ARTICLE ->
:::::

24-04-2017 at the entrance of the Fotografie Museum Amsterdam (FOAM), a year after my last Musion post. During this time of absence, Musion reinvented itself, to include among others, the Musion Four Axis method, which from now on, will be used as an integral part on the analysis of every exhibition that I will communicate to you.


There couldn’t be a better set of exhibitions - taking place at one space - to start this new Musion "era", than the one currently on display at FOAM. For the past years, the most recognizable photography institute in the Netherlands, has proven that it knows very well how to craft a continuum of successful and carefully curated exhibitions, able to foster discussions and interest within the museum community and the general public.


The rising star of Japanese photography Daisuke Yokota meets the Master of color photography William Eggleston, both accompanied by seven global collectives: Dead Darlings (NL), De Fotokopie (NL), #Dysturb (FR), The Eternal Internet Brother/Sisterhood (GR), Invisible Borders (NG), 8Ball Community (USA) and Werker Magazine (ES/NL). All together occupy FOAM’s space to create a "triangular" internal dialogue/reflection on the current democratic state of art and its social extensions.

:::::

STATED TASK ->
Echo the passage of the FOAM exhibition post from "24-04-2017 at the" to "the general public.". The material comes from a separate source.

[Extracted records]
:::::

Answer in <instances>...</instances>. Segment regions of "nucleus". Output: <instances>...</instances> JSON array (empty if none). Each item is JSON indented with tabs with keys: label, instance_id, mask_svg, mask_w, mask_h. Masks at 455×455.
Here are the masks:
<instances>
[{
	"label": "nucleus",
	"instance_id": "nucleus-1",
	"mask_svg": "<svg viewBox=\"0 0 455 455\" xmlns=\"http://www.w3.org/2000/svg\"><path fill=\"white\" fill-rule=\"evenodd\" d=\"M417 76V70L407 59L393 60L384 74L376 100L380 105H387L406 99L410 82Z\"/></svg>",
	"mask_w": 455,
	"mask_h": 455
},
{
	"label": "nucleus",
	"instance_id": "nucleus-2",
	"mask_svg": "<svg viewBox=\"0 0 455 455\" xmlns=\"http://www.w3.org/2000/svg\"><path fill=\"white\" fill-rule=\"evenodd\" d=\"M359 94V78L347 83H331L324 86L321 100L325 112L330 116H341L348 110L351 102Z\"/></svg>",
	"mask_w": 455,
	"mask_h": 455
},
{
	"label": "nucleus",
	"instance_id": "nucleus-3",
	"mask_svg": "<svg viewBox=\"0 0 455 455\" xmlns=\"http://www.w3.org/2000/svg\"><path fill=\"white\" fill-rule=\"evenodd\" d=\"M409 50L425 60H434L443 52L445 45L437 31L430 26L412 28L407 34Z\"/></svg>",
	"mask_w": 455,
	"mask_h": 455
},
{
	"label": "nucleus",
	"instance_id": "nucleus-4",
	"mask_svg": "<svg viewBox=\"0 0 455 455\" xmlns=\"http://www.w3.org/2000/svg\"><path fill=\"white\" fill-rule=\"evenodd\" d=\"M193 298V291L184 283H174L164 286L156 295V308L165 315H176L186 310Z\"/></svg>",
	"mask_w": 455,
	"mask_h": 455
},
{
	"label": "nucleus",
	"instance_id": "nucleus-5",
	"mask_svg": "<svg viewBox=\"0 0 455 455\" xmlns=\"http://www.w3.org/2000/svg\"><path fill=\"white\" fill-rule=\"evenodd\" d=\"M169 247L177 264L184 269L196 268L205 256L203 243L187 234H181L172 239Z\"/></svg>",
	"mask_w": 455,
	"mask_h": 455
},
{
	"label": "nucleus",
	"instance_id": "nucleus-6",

:::::

OUTPUT FOR THIS TASK ->
24-04-2017 at the entrance of the Fotografie Museum Amsterdam (FOAM), a year after my last Musion post. During this time of absence, Musion reinvented itself, to include among others, the Musion Four Axis method, which from now on, will be used as an integral part on the analysis of every exhibition that I will communicate to you.


There couldn’t be a better set of exhibitions - taking place at one space - to start this new Musion "era", than the one currently on display at FOAM. For the past years, the most recognizable photography institute in the Netherlands, has proven that it knows very well how to craft a continuum of successful and carefully curated exhibitions, able to foster discussions and interest within the museum community and the general public.